● Records for this exercise:
━━━━━━

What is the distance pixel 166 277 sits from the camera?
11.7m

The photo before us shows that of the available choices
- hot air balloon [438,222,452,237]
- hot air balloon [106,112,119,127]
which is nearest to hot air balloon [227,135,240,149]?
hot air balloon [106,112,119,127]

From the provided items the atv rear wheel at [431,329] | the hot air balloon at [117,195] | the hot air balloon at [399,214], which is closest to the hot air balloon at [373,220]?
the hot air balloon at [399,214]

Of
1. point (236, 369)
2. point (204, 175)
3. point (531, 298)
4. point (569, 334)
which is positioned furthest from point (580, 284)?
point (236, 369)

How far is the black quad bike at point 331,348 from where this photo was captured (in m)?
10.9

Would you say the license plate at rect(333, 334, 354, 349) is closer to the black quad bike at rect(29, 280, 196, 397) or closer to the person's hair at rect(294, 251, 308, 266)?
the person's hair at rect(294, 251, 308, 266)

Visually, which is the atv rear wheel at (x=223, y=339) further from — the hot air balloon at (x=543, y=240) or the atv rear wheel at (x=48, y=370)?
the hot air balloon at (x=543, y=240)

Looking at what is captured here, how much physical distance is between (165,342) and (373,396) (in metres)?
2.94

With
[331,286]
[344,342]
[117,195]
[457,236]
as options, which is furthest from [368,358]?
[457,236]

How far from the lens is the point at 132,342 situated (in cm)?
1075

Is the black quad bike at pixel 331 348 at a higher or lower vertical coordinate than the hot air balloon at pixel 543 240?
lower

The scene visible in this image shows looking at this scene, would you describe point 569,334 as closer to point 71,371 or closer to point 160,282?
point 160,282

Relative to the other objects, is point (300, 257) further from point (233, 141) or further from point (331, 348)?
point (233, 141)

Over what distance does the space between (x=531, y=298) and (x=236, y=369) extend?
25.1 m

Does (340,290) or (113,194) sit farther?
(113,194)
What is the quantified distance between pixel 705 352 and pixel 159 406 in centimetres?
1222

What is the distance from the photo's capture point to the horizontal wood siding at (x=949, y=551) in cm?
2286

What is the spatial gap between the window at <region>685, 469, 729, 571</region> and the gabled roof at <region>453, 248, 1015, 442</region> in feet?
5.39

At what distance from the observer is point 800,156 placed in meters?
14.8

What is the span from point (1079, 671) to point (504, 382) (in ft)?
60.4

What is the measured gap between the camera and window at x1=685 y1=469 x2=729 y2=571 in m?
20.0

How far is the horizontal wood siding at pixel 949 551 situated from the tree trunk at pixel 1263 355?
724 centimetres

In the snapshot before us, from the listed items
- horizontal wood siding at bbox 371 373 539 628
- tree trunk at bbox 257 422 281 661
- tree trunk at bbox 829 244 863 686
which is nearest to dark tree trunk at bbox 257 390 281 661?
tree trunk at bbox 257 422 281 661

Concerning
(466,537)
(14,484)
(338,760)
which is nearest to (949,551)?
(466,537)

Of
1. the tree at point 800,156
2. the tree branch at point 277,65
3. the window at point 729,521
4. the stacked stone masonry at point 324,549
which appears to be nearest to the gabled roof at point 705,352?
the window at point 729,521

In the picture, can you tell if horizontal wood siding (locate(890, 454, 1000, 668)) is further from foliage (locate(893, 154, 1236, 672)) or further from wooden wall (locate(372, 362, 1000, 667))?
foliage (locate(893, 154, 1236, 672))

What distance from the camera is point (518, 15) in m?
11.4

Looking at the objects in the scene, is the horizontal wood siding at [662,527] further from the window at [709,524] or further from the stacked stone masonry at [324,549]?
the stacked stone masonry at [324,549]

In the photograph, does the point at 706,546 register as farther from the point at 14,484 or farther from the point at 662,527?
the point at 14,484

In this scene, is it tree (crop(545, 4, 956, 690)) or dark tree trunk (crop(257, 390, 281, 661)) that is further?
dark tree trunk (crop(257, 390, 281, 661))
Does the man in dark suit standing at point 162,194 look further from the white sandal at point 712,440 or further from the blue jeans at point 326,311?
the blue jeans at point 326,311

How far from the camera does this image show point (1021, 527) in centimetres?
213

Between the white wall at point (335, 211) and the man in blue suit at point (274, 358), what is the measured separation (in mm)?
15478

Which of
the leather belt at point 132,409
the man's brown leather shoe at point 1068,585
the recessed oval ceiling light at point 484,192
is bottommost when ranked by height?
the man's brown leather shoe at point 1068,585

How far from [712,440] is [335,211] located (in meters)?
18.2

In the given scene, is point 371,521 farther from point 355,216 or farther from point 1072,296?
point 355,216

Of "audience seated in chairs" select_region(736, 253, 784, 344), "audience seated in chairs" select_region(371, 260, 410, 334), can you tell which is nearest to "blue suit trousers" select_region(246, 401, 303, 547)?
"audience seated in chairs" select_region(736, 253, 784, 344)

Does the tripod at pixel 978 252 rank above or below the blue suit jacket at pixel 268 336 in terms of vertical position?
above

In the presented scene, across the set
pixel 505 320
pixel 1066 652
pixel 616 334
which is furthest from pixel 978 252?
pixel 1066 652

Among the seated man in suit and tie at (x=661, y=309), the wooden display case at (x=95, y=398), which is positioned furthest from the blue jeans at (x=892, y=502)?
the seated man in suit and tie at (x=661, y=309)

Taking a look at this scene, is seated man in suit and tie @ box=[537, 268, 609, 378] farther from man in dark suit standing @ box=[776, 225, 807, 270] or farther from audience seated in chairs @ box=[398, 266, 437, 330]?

━━━━━━

● Exercise instructions:
Pull out every line from the one with "Does the man" to the end of the listing, and output only those.

● Result for this task:
Does the man in dark suit standing at point 162,194 look further from the white sandal at point 712,440 or further from the blue jeans at point 326,311?
the blue jeans at point 326,311

How far from the camera does this image show point (1021, 527) in centimetres?
213

Between the white wall at point (335, 211) and the man in blue suit at point (274, 358), what is the measured separation (in mm)?
15478

Which of
the leather belt at point 132,409
the man's brown leather shoe at point 1068,585
the recessed oval ceiling light at point 484,192
is bottommost when ranked by height?
the man's brown leather shoe at point 1068,585

How far from [712,440] is [335,211] located (in meters)?
18.2

In the given scene, is point 371,521 farther from point 355,216 or farther from point 1072,296?
point 355,216

Of "audience seated in chairs" select_region(736, 253, 784, 344), "audience seated in chairs" select_region(371, 260, 410, 334), can you tell which is nearest to "blue suit trousers" select_region(246, 401, 303, 547)?
"audience seated in chairs" select_region(736, 253, 784, 344)

Does the tripod at pixel 978 252 rank above or below the blue suit jacket at pixel 268 336 in terms of vertical position?
above

In the presented scene, across the set
pixel 505 320
pixel 1066 652
pixel 616 334
which is furthest from pixel 978 252?
pixel 1066 652

Among the seated man in suit and tie at (x=661, y=309), the wooden display case at (x=95, y=398), which is positioned furthest from the blue jeans at (x=892, y=502)?
the seated man in suit and tie at (x=661, y=309)

Taking a look at this scene, is seated man in suit and tie @ box=[537, 268, 609, 378] farther from man in dark suit standing @ box=[776, 225, 807, 270] or farther from audience seated in chairs @ box=[398, 266, 437, 330]?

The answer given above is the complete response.